▶ ABOUT THIS TASK
Would you copy the listing below exactly, keeping the pictures out?

▶ PROVIDED MATERIAL

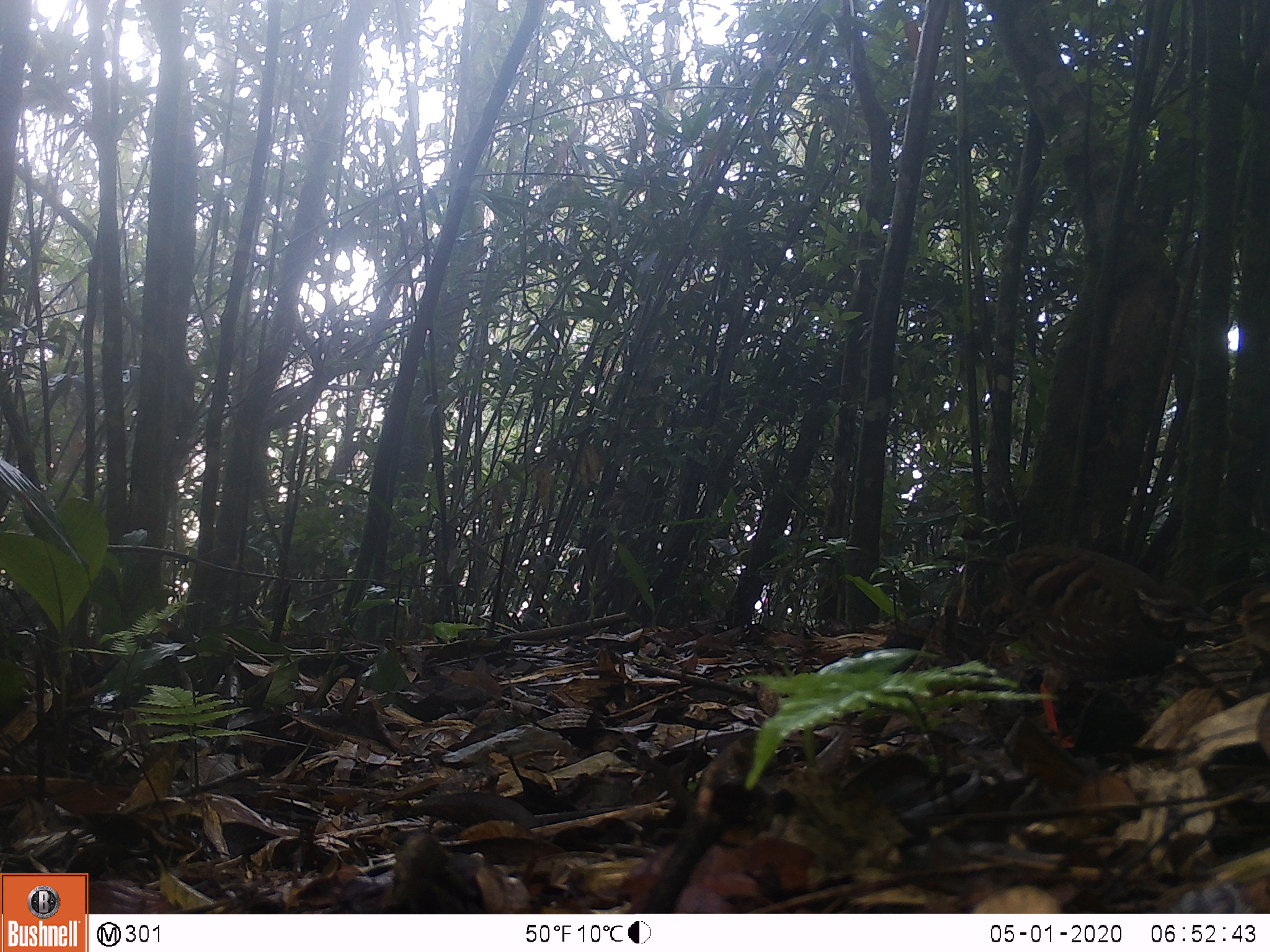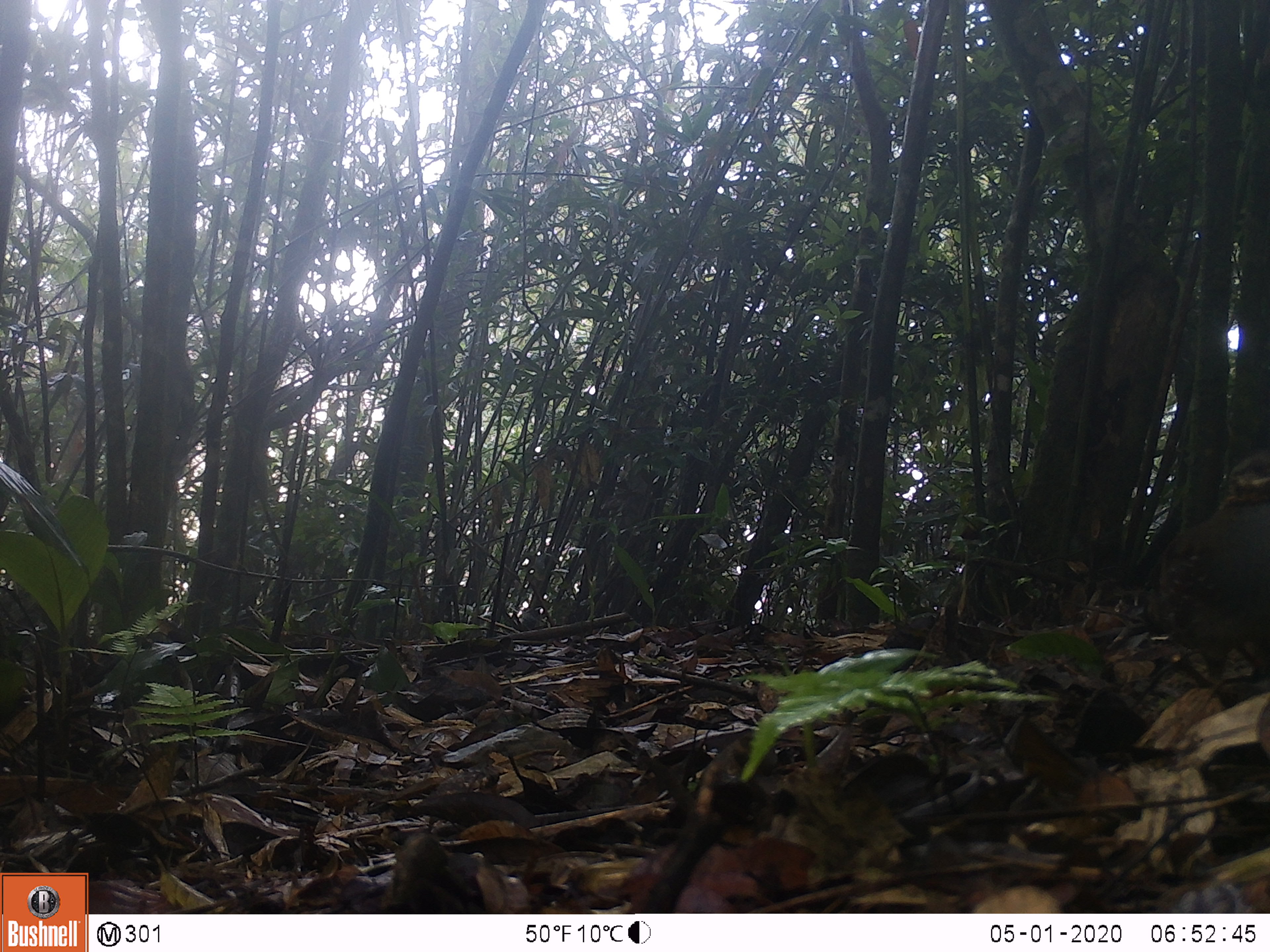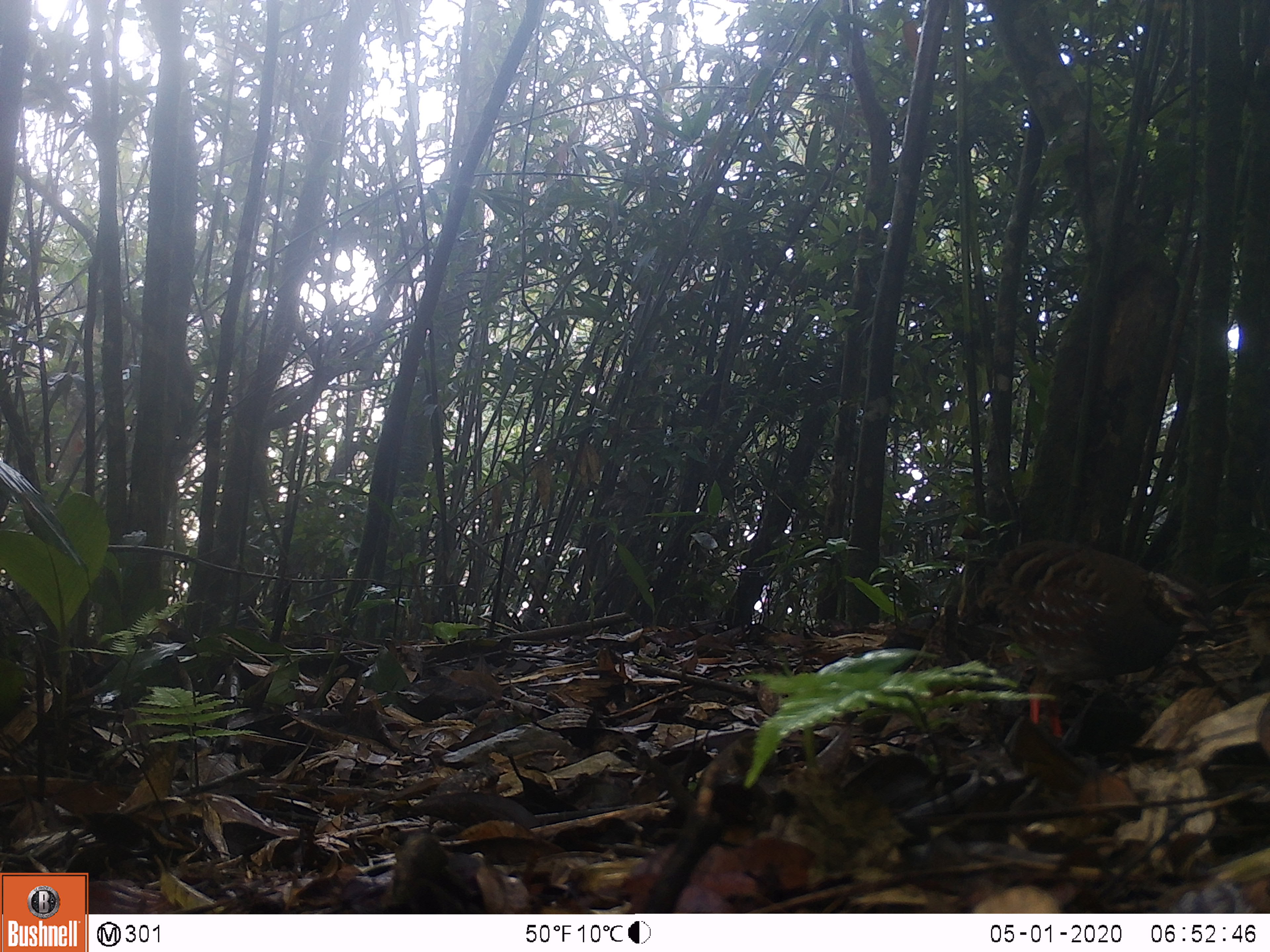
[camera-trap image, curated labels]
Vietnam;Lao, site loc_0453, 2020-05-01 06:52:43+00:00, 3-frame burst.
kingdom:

▶ EXERCISE SOLUTION
[camera-trap image, curated labels]
Vietnam;Lao, site loc_0453, 2020-05-01 06:52:43+00:00, 3-frame burst.
kingdom:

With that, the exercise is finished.